We pretty much drove around the volcano to the more active
side where we would be staying. So, I had read that if you can see the volcano, stop and take a picture as you never know with the clouds if you will see it again. So of course we ended up stopping multiple times along the way. We were fortunate that for the whole time(3 days) in this are we had clear views of the volcano. In Arenal we stayed in a fantastic room(10A) at the Arenal Observatory Lodge with views of the volcano from our bed at night! It was a simple room, but we couldn't have been happier. It was breathtaking to watch the volcano at night with lava coming down the side and hearing the hissing all night long! The rustic ambiance of the Lodge is great. And by my research of other posts etc that this is the safest place to stay in the area. The grounds at the lodge were a destination in itself. We hiked to a waterfall. There is also a pool. Much wildlife to see....many birds, hummingbirds etc. The sunsets from the large deck overlooking Lake Arenal were fantastic and not to be missed, even if you don't stay here. Definately worth the drive for the view of the volcano and lake.

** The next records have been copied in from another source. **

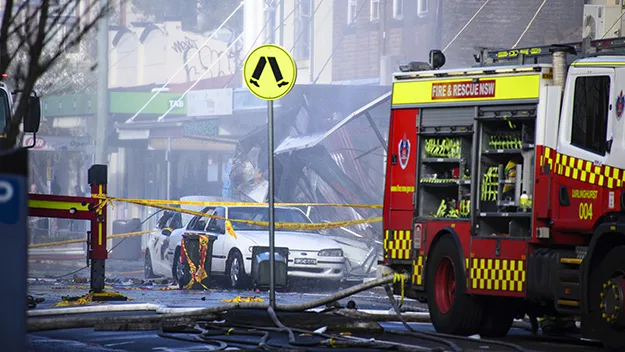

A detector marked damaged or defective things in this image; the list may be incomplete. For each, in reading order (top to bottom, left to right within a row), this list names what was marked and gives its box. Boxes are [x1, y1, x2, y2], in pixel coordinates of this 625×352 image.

broken awning [274, 91, 390, 154]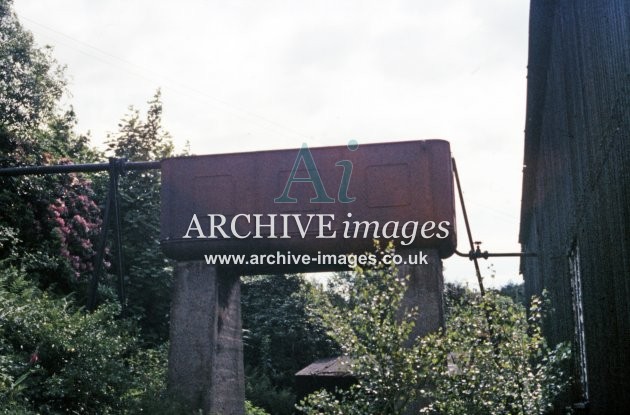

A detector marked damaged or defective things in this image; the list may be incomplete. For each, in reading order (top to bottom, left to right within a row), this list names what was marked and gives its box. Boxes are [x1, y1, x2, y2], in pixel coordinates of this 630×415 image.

rusty metal sign [160, 141, 456, 274]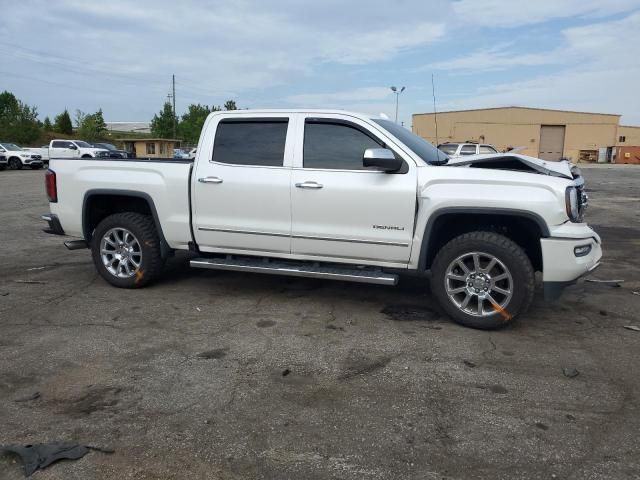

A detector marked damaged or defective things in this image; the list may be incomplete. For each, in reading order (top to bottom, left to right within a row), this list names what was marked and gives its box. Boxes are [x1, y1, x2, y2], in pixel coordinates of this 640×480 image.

cracked asphalt [0, 166, 636, 480]
damaged hood [444, 153, 576, 179]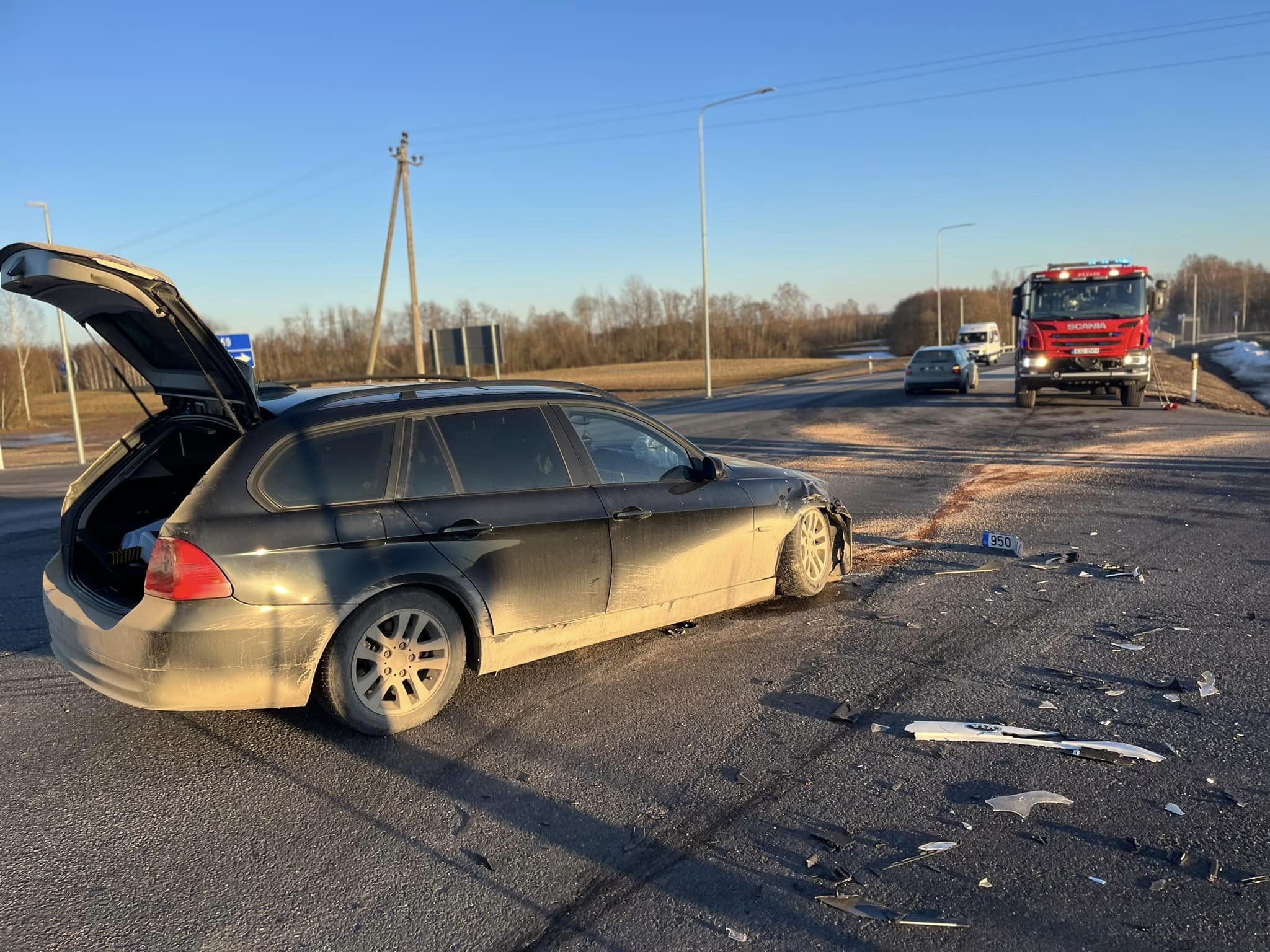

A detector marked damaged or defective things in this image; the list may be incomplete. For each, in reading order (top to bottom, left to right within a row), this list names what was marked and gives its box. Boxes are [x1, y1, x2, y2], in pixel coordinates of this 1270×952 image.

broken plastic debris [909, 721, 1163, 766]
broken plastic debris [980, 791, 1072, 822]
shattered glass shard [980, 791, 1072, 822]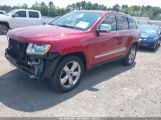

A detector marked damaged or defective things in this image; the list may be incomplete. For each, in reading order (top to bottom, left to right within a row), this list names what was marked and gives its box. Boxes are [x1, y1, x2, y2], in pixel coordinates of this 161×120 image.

damaged front bumper [5, 48, 61, 80]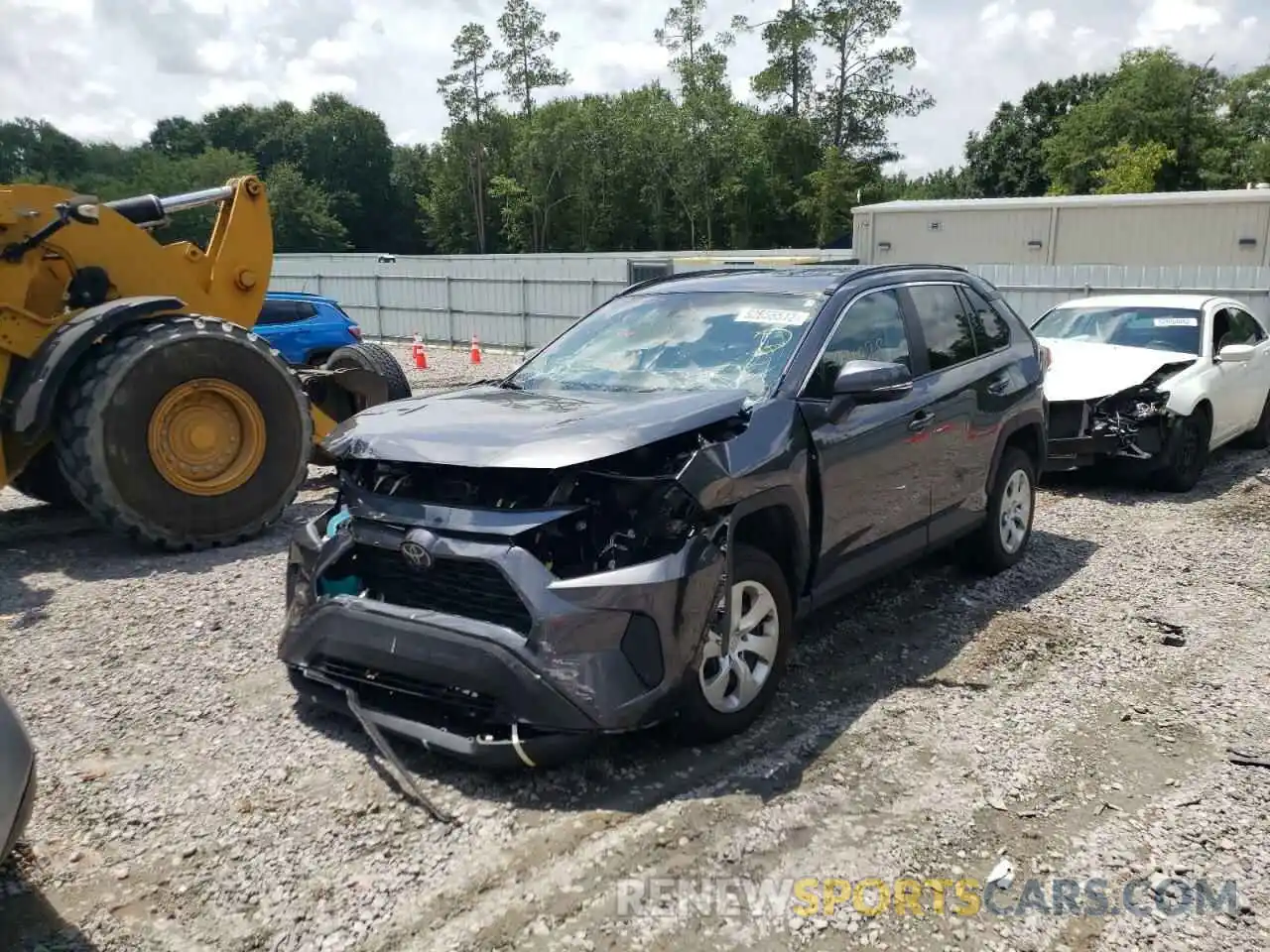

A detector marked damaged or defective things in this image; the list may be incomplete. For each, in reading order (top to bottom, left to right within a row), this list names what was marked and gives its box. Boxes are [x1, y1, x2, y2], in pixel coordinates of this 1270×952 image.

sedan hood crumpled [319, 383, 751, 467]
crumpled hood [322, 383, 751, 467]
shattered windshield [505, 289, 823, 396]
shattered windshield [1031, 306, 1199, 355]
sedan hood crumpled [1036, 337, 1194, 401]
crumpled hood [1031, 340, 1199, 404]
white damaged sedan [1031, 294, 1270, 492]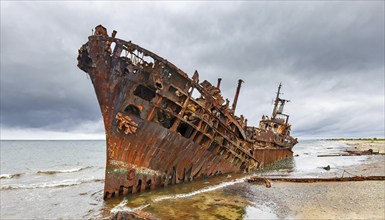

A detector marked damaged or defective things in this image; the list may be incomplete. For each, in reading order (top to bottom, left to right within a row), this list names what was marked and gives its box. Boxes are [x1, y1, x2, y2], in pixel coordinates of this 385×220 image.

broken window opening [133, 84, 155, 102]
rusty shipwreck [76, 25, 296, 199]
rusted hull plating [76, 25, 296, 199]
broken window opening [178, 121, 195, 138]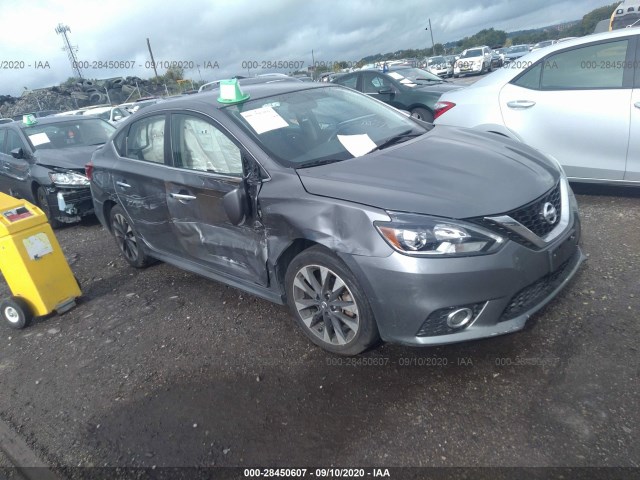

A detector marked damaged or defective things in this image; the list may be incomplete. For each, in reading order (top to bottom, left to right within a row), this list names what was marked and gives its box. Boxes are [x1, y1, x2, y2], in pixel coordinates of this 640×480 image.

damaged gray sedan [89, 79, 584, 354]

2 Highlights for us in this area was the Safari Float down the Penas Blancas River(we saw so much wildlife and our guide Jaime was exceptional) and the Hanging Bridges(we did a group tour for this and Diego was our guide....he did an awesome job). We chose to do the hanging bridges with a guide instead of zip lining because simply, we were more interested in seeing the wildlife than zipping past it. We were very happy with it. On the safari float we saw monkeys(howlers), 3 toed sloths,(including a mom with a baby on her belly) crocodiles, long nose bats, so many types of birds including 3 different types of kingfishers, montezuma oropendolas with their hanging nests and, the "Jesus Christ Lizard", We stopped at the farm of Don Pedro(rustic, no electricity) where we had a snack of tostones cooked by his daughters(he is in his 90's and is quite charming) We were impressed with the simpleness of his life and his longevity! We had a lovely break talking with his daughters and comparing soup recipes. Their recipe for beef and vegetable soup sounded so delicious. We also found
the food at the AOL was better than others have posted. The Breakfast was exceptional. The dinner was also good, although for some it may be a bit pricey(I live in the north east so the prices were similar to home). It was worth the price, to be able to relax and enjoy the area and not to have to drive into town. We also went to the hot springs,(we went to a smaller family run place(we didn't want the big crowds at the more famous place and while fun, this was not my favorite thing although the dinner there was great.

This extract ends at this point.